▸ **Extrait choisi**:
--*--

Les premières adaptations pour le théâtre de marionnettes de la figure de Don Juan datent du XIXe siècle et s’inspirent pour la plupart de l’œuvre de Tirso de Molina El Burlador de Sevilla y Convidado de piedra (Le Trompeur de Séville et le convive de pierre), jouée en 1626, texte qui avait déjà connu, dès le XVIIe siècle, diverses adaptations théâtrales, italiennes et françaises, avant celle de Molière en 1665. Quant à l’interprétation donnée par Da Ponte dans son livret pour l’opéra de Mozart (Don Giovanni, 1787) reprise en 1813 dans une des nouvelles de Hoffmann (Don Juan. Aventure fabuleuse arrivée à un voyageur enthousiaste), qui présentait un Don Juan séducteur, certes, mais aussi philosophe et libre penseur, elle resta longtemps inaperçue des marionnettistes.

--*--

▸ **Matériel fourni**:
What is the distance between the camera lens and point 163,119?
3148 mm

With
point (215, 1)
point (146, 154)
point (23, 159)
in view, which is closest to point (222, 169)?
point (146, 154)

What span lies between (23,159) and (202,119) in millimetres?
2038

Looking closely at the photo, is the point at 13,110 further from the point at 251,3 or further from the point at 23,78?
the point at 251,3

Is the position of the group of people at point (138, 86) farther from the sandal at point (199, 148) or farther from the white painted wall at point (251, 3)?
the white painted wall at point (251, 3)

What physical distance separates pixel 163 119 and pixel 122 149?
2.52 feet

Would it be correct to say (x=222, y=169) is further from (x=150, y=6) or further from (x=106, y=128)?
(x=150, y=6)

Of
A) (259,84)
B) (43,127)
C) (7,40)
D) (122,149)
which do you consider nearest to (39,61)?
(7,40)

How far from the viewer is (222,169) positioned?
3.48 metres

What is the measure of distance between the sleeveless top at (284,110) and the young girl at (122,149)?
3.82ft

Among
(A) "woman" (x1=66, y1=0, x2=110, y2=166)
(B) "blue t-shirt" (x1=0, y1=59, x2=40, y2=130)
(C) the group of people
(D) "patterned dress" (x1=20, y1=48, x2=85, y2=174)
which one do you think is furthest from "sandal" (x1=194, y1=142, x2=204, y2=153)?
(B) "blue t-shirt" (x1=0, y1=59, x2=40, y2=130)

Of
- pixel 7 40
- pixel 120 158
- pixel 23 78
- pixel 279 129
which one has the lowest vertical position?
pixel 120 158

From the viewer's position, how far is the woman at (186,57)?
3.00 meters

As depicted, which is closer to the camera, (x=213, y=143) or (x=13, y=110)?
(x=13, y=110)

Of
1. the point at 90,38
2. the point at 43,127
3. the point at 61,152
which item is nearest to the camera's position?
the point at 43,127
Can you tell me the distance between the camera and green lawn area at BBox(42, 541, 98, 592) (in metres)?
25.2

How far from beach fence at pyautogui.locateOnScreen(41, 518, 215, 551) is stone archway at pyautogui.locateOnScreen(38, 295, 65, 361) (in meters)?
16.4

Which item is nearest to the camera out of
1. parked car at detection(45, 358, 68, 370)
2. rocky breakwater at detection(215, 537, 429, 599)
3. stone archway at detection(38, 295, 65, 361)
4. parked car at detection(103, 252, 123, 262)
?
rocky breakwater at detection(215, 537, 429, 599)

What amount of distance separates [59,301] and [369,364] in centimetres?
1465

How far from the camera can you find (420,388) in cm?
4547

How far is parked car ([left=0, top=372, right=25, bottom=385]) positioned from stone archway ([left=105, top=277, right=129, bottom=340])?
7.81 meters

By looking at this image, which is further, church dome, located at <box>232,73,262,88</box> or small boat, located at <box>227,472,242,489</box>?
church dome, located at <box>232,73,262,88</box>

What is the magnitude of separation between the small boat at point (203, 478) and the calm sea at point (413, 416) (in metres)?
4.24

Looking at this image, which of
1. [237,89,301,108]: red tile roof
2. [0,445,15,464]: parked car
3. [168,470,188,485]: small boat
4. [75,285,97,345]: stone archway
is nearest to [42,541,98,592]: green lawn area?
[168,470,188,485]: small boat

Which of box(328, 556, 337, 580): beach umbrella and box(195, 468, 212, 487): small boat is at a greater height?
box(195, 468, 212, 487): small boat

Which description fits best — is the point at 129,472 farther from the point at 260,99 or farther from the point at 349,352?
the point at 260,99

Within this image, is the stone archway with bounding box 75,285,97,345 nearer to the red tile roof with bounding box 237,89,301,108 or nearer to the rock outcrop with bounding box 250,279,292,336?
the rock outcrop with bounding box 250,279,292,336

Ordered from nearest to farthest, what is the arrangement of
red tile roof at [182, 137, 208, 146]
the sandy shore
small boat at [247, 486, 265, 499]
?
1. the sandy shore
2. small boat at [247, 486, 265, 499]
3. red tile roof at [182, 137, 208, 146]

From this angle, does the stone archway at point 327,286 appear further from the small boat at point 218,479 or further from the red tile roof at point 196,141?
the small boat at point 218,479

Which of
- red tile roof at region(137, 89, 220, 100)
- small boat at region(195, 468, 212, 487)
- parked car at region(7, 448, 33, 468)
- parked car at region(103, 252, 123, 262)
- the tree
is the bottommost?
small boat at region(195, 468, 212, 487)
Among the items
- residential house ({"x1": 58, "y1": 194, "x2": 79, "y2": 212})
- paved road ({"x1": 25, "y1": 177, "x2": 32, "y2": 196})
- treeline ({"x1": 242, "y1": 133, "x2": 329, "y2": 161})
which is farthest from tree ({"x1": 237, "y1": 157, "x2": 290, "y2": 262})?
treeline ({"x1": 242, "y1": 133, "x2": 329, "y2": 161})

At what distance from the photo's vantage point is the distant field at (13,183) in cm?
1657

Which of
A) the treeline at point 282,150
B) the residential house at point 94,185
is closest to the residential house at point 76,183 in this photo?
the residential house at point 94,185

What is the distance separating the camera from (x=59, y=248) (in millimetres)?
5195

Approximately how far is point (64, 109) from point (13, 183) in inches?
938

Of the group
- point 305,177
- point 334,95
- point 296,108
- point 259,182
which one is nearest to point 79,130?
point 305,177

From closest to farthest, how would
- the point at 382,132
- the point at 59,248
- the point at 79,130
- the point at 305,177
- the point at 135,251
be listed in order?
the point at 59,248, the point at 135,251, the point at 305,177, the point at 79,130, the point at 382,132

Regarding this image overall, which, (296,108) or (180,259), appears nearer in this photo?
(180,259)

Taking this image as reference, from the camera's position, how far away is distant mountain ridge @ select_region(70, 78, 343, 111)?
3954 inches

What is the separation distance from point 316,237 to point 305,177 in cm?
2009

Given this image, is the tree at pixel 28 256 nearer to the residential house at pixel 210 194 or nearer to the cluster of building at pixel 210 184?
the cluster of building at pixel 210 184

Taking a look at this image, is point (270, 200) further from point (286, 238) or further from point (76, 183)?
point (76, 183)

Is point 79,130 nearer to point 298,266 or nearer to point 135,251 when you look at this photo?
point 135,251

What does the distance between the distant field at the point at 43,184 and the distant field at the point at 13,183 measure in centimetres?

--*--

▸ **Série d'exercices**:
1/ Selon l'extrait sur Don Juan, de quelle œuvre s'inspirent la plupart des premières adaptations de cette figure pour le théâtre de marionnettes ?
2/ Réécrivez un passage de l'extrait sur Don Juan en partant des mots « Les premières adaptations » et en vous arrêtant après « inaperçue des marionnettistes. ». Substituez « Corneille » à « Molière ».
3/ D'après l'extrait sur Don Juan, qu'est-ce qui distinguait le Don Juan de l'interprétation de Da Ponte ? Répondez en une à trois phrases.

▸ **Réponses aux exercices**:
1/ De l'œuvre de Tirso de Molina, El Burlador de Sevilla y Convidado de piedra.

2/
Les premières adaptations pour le théâtre de marionnettes de la figure de Don Juan datent du XIXe siècle et s’inspirent pour la plupart de l’œuvre de Tirso de Molina El Burlador de Sevilla y Convidado de piedra (Le Trompeur de Séville et le convive de pierre), jouée en 1626, texte qui avait déjà connu, dès le XVIIe siècle, diverses adaptations théâtrales, italiennes et françaises, avant celle de Corneille en 1665. Quant à l’interprétation donnée par Da Ponte dans son livret pour l’opéra de Mozart (Don Giovanni, 1787) reprise en 1813 dans une des nouvelles de Hoffmann (Don Juan. Aventure fabuleuse arrivée à un voyageur enthousiaste), qui présentait un Don Juan séducteur, certes, mais aussi philosophe et libre penseur, elle resta longtemps inaperçue des marionnettistes.

3/ L'interprétation de Da Ponte présentait un Don Juan séducteur, mais aussi philosophe et libre penseur. Elle fut reprise en 1813 dans une nouvelle de Hoffmann.